Train spent her first year of college at the University of Colorado Boulder before transferring to William & Mary for her sophomore year. She chose W&M for the faculty-student connections and higher academic rigor. Inspired by her time on the trail, she majored in biology and found mentors in Gus Hall, professor emeritus of biology, and Mitchell Byrd, Chancellor Professor of Biology emeritus.
During her senior year, under Hall’s guidance, she completed an honors thesis. Her floristic botanical survey of the Dragon Run Swamp in Middlesex County, Virginia, helped spare the region from logging. She credits that experience with increasing her commitment to conservation.
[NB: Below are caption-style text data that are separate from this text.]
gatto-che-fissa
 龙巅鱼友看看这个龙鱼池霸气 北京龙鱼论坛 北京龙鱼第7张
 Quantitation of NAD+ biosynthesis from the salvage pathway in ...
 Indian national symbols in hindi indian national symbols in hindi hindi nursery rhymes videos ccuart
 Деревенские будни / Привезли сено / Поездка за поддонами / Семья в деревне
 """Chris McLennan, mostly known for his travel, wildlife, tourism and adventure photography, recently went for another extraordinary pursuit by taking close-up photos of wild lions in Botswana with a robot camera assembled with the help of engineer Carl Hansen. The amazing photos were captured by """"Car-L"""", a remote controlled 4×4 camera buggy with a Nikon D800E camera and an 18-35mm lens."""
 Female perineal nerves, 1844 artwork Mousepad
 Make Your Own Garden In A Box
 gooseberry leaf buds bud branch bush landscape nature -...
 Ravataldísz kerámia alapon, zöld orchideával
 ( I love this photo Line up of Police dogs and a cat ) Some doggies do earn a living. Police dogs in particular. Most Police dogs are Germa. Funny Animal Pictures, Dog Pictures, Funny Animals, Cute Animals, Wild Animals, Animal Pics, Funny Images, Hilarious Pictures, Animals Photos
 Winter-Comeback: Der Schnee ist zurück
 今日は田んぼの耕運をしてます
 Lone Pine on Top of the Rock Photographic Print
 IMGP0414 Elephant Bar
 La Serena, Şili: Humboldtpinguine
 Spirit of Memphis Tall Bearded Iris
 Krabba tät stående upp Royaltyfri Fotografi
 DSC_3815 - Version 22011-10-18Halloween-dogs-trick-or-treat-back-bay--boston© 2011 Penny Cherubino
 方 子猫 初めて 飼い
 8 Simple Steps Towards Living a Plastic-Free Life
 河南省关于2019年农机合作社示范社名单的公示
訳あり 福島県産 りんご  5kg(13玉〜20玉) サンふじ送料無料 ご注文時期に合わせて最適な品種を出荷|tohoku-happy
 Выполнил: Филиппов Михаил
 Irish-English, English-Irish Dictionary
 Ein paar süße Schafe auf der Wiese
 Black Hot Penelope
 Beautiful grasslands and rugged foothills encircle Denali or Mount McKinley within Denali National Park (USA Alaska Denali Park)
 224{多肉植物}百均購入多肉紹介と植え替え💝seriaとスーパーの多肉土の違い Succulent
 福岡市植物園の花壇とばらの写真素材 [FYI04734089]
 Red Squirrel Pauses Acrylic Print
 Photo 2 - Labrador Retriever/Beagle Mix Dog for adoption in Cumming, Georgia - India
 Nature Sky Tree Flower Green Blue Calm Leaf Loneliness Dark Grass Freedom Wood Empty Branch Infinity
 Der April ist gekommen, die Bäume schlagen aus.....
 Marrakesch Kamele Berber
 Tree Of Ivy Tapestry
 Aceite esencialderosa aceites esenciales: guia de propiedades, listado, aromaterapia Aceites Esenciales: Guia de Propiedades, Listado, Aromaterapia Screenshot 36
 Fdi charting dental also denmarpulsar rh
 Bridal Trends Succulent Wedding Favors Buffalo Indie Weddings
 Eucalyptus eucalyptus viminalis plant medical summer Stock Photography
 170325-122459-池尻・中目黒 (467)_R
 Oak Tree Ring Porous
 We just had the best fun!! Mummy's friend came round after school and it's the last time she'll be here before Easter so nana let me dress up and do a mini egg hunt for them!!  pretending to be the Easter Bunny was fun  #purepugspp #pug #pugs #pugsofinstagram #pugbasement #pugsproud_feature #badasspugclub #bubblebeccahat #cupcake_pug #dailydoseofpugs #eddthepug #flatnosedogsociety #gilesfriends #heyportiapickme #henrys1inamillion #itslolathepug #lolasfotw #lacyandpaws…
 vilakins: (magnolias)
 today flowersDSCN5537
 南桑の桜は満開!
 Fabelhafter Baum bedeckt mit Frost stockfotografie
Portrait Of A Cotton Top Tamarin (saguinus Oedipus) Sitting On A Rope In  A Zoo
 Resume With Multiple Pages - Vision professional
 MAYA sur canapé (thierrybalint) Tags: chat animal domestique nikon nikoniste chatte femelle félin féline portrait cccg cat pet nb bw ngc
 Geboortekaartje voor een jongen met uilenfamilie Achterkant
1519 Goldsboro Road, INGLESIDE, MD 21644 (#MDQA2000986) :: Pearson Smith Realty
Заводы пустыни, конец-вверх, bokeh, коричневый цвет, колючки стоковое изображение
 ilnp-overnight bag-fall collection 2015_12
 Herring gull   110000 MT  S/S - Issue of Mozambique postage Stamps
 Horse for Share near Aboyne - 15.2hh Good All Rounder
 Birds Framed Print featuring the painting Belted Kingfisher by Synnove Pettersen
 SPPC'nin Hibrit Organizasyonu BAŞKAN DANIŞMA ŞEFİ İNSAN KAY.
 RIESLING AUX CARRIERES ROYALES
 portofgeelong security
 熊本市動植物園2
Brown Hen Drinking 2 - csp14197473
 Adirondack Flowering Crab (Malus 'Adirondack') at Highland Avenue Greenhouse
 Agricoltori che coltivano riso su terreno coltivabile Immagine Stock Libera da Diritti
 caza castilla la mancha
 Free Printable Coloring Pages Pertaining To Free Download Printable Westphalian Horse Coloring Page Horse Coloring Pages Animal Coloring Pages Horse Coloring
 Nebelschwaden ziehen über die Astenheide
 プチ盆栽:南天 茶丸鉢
After her graduation from W&M, she spent five years in Charlottesville, Virginia, using her biology knowledge while working as a leader for rock climbing, paddling and backpacking trips with Blue Ridge Mountain Sports. She made her way through the ranks of the company but felt that she could be doing more.
“I was surrounded by people who loved the outdoors, and while I was making good money and I loved the people I worked with, I didn’t feel that I was really doing enough for the world,” she says. “That converged with my father’s retirement. I knew that the Navy was just starting to put women into intelligence positions in deploying aviation squadrons, and I saw an opportunity for myself.”